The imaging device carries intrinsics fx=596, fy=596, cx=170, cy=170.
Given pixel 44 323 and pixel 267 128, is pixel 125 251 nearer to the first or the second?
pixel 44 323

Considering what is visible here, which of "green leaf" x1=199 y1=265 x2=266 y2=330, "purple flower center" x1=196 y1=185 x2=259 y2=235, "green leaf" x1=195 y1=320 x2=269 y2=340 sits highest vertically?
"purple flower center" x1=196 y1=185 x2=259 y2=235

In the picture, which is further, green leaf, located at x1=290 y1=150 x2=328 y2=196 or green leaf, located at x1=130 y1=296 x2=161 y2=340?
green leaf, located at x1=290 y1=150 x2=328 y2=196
==
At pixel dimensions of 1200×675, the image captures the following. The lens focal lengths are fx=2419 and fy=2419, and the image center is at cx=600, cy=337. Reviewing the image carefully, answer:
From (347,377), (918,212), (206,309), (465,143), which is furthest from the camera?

» **指示と条件**
「At pixel dimensions」を含む行から「From (347,377), (918,212), (206,309), (465,143), which」を含む行までを、両端の行も含めてそのまま書き写してください。

» **この課題の結果**
At pixel dimensions of 1200×675, the image captures the following. The lens focal lengths are fx=2419 and fy=2419, and the image center is at cx=600, cy=337. Reviewing the image carefully, answer:
From (347,377), (918,212), (206,309), (465,143), which is furthest from the camera?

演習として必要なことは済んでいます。